Soho’s legendary Dean Street Studios has said that it will not make it to the end of this month unless further support is offered. Its two biggest overheads are quarterly rent payments – which have been postponed for this quarter – and rates – for which it is not eligible for relief. It says it has applied for government hardship funding but has had no response as yet.

Its Managing Director Jasmin Lee says: “Studios seem to be bottom of the food chain in the music industry, always being beaten down on rates. For those of us who are independent, it’s always hand to mouth on the finances. Many of us have put our life savings into starting our studios and keeping our doors open”.

Laying out the situation further, producer Ben Hillier – who runs the Agricultural Audio studio and works as a live session musician – explains: “I was expecting to spend most of the year playing live to promote the upcoming Nadine Shah album. All upcoming gigs have been cancelled, all bookings in my studios have been cancelled or are likely to be cancelled.

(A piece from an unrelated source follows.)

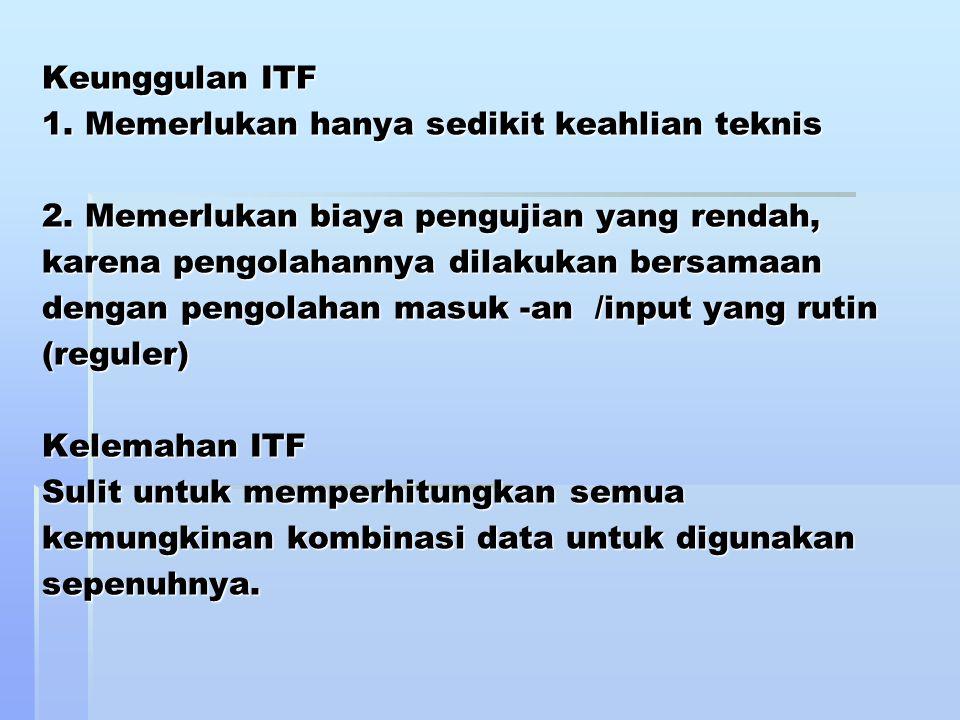 Keunggulan ITF 1. Memerlukan hanya sedikit keahlian teknis 2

All my work is collaborative and mostly can’t continue under current restrictions”.

“I can theoretically continue to mix without artists in attendance but, even if I could suddenly magic some mix sessions up, the recording sessions for those projects will have been disrupted”, he goes on. “I can keep my head above water for the foreseeable but the engineers and assistants that rely on my projects don’t have much to fall back on. We’re trying to generate any work we can to keep people busy, and maybe even paid, but without some form of industry or government help things are looking grim”.

Commenting on the situation, MPG Executive Director Olga FitzRoy says: “The UK has some of the finest recording studios in the world, but unless the government steps in with immediate support, half of those studios won’t be around when things get back to normal, and the knock-on effects on the wider industry will be disastrous”.

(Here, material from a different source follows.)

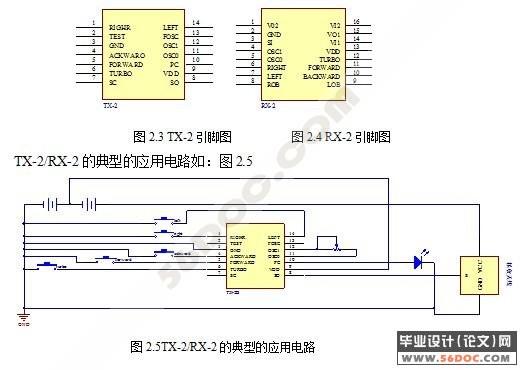 数字式峰值电压检测系统设计(附vhdl程序和protel电路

“[The government’s] culture secretary recently said he wanted to protect ‘core architecture’ in the creative industries”, she adds. “If the studios like Dean Street, where Bowie recorded ‘Ashes To Ashes’, aren’t considered worth saving, then I don’t know what is”.

As for existing government support initiatives, such as the government-backed loans that were made available early on in the COVID-19 crisis, FitzRoy goes on: “I know of no studios who have been able to access a loan. Banks are refusing to lend, or only offering commercial packages at interest rates of 18-20%. And many [studios] are put off [anyway] by needing to pay commercial rates after twelve months and are contemplating closing their business rather than running up debts they can’t repay”.

The new ‘bounce back’ loan scheme announced by the government this week is “a step in the right direction”, FitzRoy adds, “but the government must increase the interest-free period to 24 months to give studios and engineers a fighting chance of recovery”.

Elsewhere, over 50 members of the House Of Lords last week signed a letter published by The Telegraph calling for greater specific government support for the creative industries during the COVID-19 crisis.

“Music and the arts help to define the kind of society we are”, they wrote. “If we want them to survive this emergency, an urgent sector-specific package of financial support – similar to the 50 billion euro programme in Germany – is desperately needed. Without significant intervention of this sort, the cultural sector may be irreparably damaged by the time this crisis is over”.

The letter was welcomed by the Incorporated Society Of Musicians, which itself has done research into the effect the current lockdown is having on musicians and music companies.

Last month, it said that the government’s initial Coronavirus Business Interruption Loan Scheme is “not fit for purpose”, after a survey of music businesses and organisations showed that none had received money through the scheme – with around half saying they had received no response to their applications.

At that point, a third of those surveyed said that they were a week away from having to make their entire workforce redundant, while 25% said that they were at risk of closure without support.